Got that? The liminal take-away concepts here are:

  1. Microsoft is a “fighter brand”
  2. Committed to logic: which is expressed through business language as “revenue, profit”
  3. “Making money is great” - embedded social norm reinforcement.
  4. Franchise development… feeding… Hey, I feel like opening up a restaurant chain suddenly!
  5. Customers should be “hit” and not “carpet-bombed.”

What kind of warrior lawyer micropoets do you guys have working for you? This is so flimsy! You can’t build a brand on this.







1 Reader Responses

  1. Tim Boucher Says:

    RealNetworks Pays Stealth Bloggers to Flog Big Brother Feeds
    http://www.wired.com/entertainment/theweb/news/2007/09/bigbrother

    “We wanted to be able to provide some unique voices and unique perspective on what was happening on the show for our fans,” Cho said. “We have actually three sponsored bloggers, and our own in-house blogger.” The in-house blogger is a Real editor who will interview the show’s cast from the set after this season’s finale Tuesday evening.

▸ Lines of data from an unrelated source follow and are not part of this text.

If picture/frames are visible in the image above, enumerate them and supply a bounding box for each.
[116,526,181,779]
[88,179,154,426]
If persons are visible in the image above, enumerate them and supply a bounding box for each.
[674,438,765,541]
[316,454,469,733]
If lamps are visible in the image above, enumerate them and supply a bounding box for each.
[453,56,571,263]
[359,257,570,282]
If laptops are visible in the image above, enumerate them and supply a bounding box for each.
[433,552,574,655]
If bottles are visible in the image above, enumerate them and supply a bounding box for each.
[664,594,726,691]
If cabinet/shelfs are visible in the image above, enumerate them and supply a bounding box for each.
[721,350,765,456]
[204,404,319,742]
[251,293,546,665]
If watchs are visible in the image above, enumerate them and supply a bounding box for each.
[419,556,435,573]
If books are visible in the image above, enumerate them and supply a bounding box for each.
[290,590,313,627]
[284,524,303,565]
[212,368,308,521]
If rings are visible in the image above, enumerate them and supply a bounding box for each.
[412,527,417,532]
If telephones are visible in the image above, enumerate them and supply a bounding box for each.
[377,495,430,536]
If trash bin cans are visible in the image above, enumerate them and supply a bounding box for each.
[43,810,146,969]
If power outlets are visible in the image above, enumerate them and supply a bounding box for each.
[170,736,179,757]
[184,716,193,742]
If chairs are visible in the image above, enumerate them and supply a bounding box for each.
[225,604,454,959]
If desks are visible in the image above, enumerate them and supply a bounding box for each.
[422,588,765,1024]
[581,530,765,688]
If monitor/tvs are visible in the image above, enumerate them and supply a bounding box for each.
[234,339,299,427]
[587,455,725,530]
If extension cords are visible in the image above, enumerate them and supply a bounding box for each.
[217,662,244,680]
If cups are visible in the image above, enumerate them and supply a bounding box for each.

    The three stealth writers, whose sites are registered to Real and feature RealNetworks ads but aren’t otherwise identified as sponsored blogs, were selected because “each one of the bloggers has their own voice, their own perspective, and we don’t try to actively manage in any way or detract from their voice,” Cho said.

    Who am I Stealth Blogging For? Can you tell?